En gestation depuis plus d'un an, le nouveau plan du gouvernement contre le trafic de stupéfiants est dévoilé mardi à Marseille par un quatuor de ministres, avec à la clé une très attendue réforme de l'office "anti-stups".
Le ministre de l'Intérieur Christophe Castaner et son secrétaire d'Etat Laurent Nuñez mais aussi la garde des Sceaux, Nicole Belloubet et le ministre des Comptes publics, Gérald Darmanin dont dépendent les Douanes, se rendront dans un centre social et donneront une conférence de presse à l’Évêché, l'hôtel de police de la cité phocéenne.
Théâtre de réguliers et sanglants règlements de comptes sur fond de trafic de stupéfiants, la ville a encore enregistré ce week-end une dizaine de personnes blessées par balles dans deux cités des quartiers nord.
Mais Marseille est aussi un territoire précurseur dans la méthode dite du "pilotage renforcé" qui s'appuie sur le décloisonnement du renseignement criminel entre différents services, avec des résultats jugés "probants" par les autorités en matière de lutte contre les stupéfiants.
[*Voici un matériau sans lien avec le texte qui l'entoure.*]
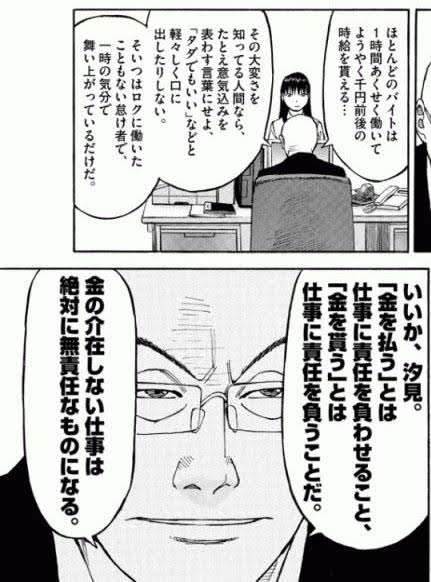 「電話が鳴っても取れない」コロナ禍で人手不足にあえぐ『いのちの電話』の実情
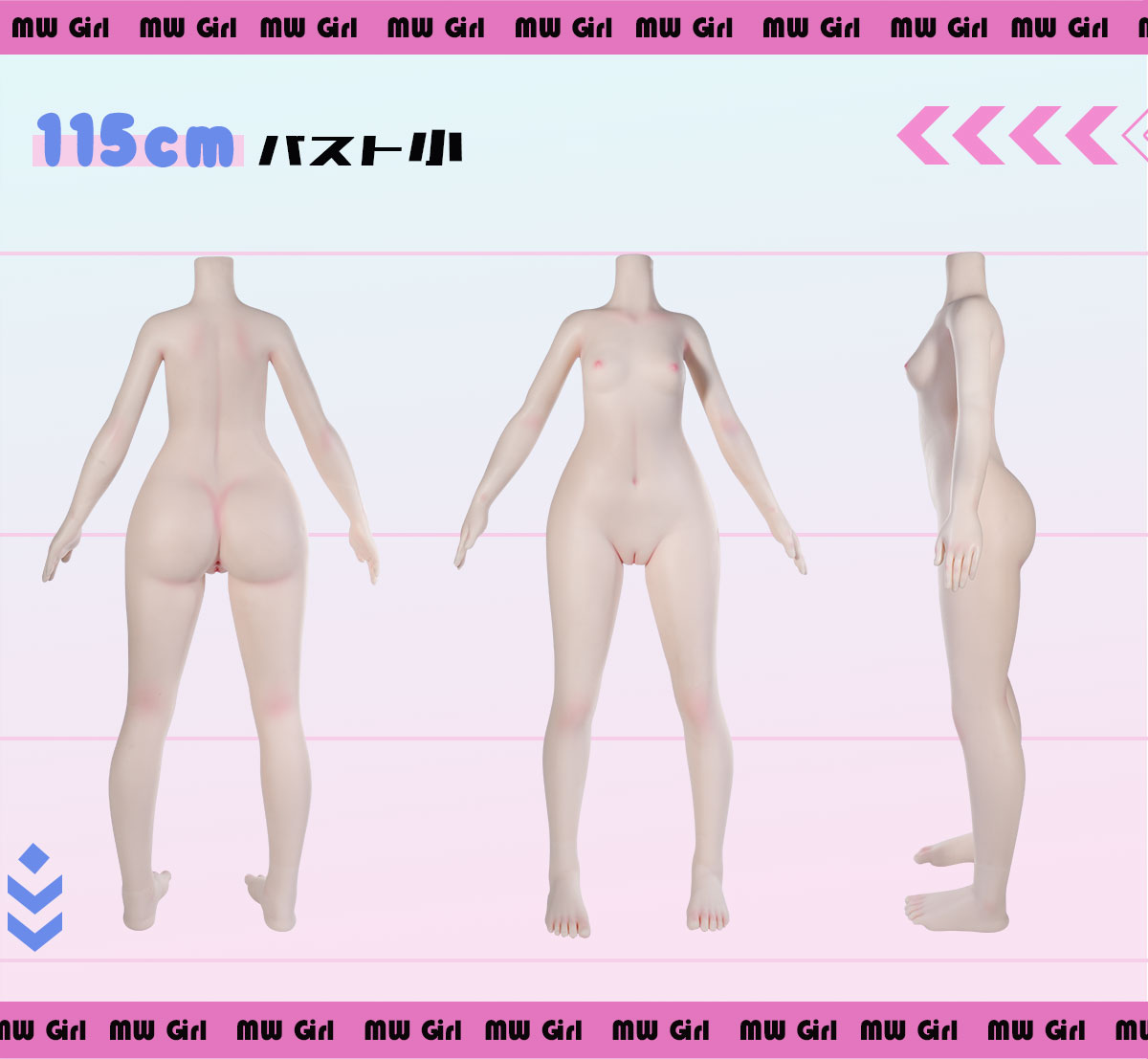 115cm バスト小 TPEボディ三面図 MW Girl(魔物姫) リアル ラブドール アニメドール フルヌード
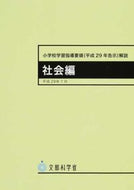 #日本文教出版 #小学校学習指導要領（平２９年告示社会編 :9784536590099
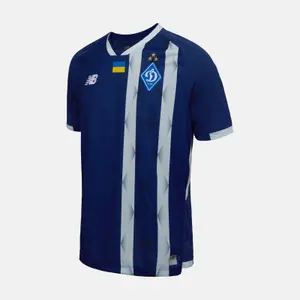 Maillot Extérieur FC Dynamo Kiev 2026/27 image-1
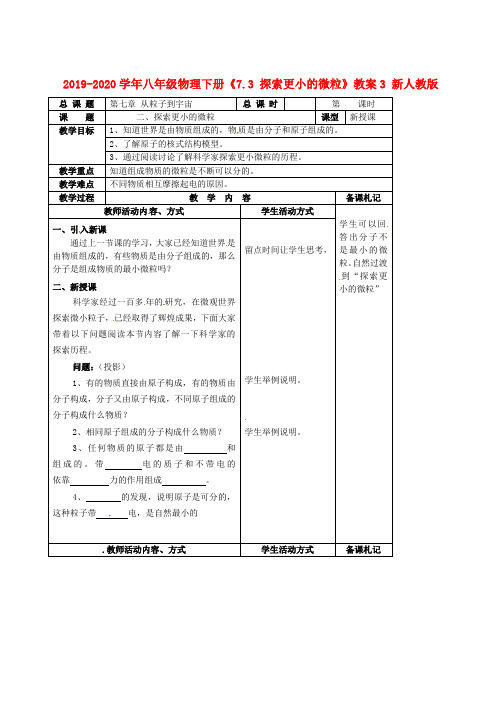 2019-2020学年八年级物理下册《7.3 探索更小的微粒》教案3 新人教版.doc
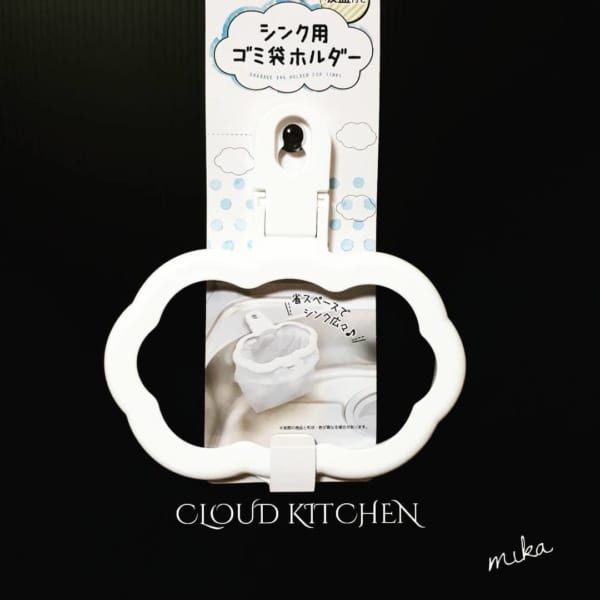 シンク用ゴミ袋用ホルダー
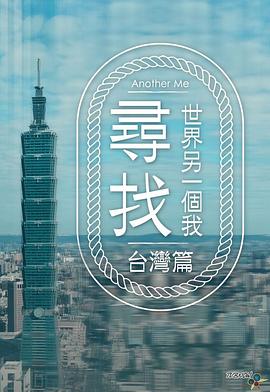 卡巴斯基试用版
Initiée depuis 2015 par plusieurs "figures" de la sécurité à Marseille dont certains ont depuis rejoint les couloirs de la place Beauvau, à l'instar de M. Nuñez, cette approche collective pourrait servir de fil rouge au plan "stups" dont les détails n'ont pas été dévoilés par les ministères concernés.
Initialement annoncé pour l'été 2018 par le président Emmanuel Macron lors de la présentation de mesures en faveur des banlieues, ce plan "anti-stups" a pâti des tempêtes politiques et sociales qui ont secoué l'exécutif depuis plus d'un an, entre affaire Benalla, démission fracassante de Gérard Collomb ou encore crise des "gilets jaunes", et ont retardé son lancement.
Plusieurs sources proches du dossier ont également fait valoir que ce plan avait fait l'objet d'âpres discussions entre ministères et administrations, notamment sur le projet très sensible de réorganisation de l'office "anti-stups".
Éventé depuis plusieurs mois dans la presse, le projet de refonte de l'Office central pour la répression du trafic illégal de stupéfiants (Ocrtis) est attendu comme l'une des principales mesures du plan, avec à la clé changement de nom, réforme de son pilotage et désignation comme "chef de file" de la lutte antidrogues sur le modèle de la direction générale de la sécurité intérieure (DGSI) en matière d'antiterrorisme.
- 100 tonnes de cannabis saisis en 2018 -
C'est une commissaire de police qui est pressentie pour prendre la tête du nouvel office qui reste dans le giron de la direction centrale de la police judiciaire (DCPJ) avec une équipe néanmoins désormais ouverte aux gendarmes, douaniers et magistrats. L’acronyme "OFAST" paraissait tenir la corde pour désigner le nouvel ensemble.
"La clé est dans notre capacité à travailler tous ensemble", relève un haut responsable policier, "de beaucoup plus travailler en renseignement et de supprimer les concurrences stériles entre tous les acteurs".
La création de ce nouvel office pourrait définitivement tourner la page des récents scandales qui ont entaché la réputation du prestigieux office anti-drogues sur fond de politique du chiffre, de rivalités entre services et de crise de confiance entre policiers et magistrats.
L'affaire dite "François Thierry", du nom de l' ancien patron de l'Ocrtis (2010-2016) a durablement marqué les esprits.
Ce commissaire aux brillants états de service a été mis en examen en août 2017 pour complicité de trafic de stupéfiants et en 2018 pour l'organisation d'une fausse garde à vue d'un informateur. Dans cette dernière affaire, une procureure adjointe du parquet de Paris a également été mise en examen.
Le commissaire, qui nie les faits, est visé par ces enquêtes qui mettent en cause les pratiques controversées de l'Ocrtis du temps où il le dirigeait, en particulier la gestion des "indics", acteurs sulfureux mais jugés nécessaires par les policiers.
Largement dominé par l'importation de résine de cannabis en provenance du Maroc, le trafic de stupéfiants est le premier marché criminel dans l'hexagone. Il est estimé à au moins 3,5 milliards d'euros, d'après les autorités. Selon des données du ministère de l'Intérieur, les services "antistups" français ont saisi 100 tonnes de cannabis (+18%) en 2018.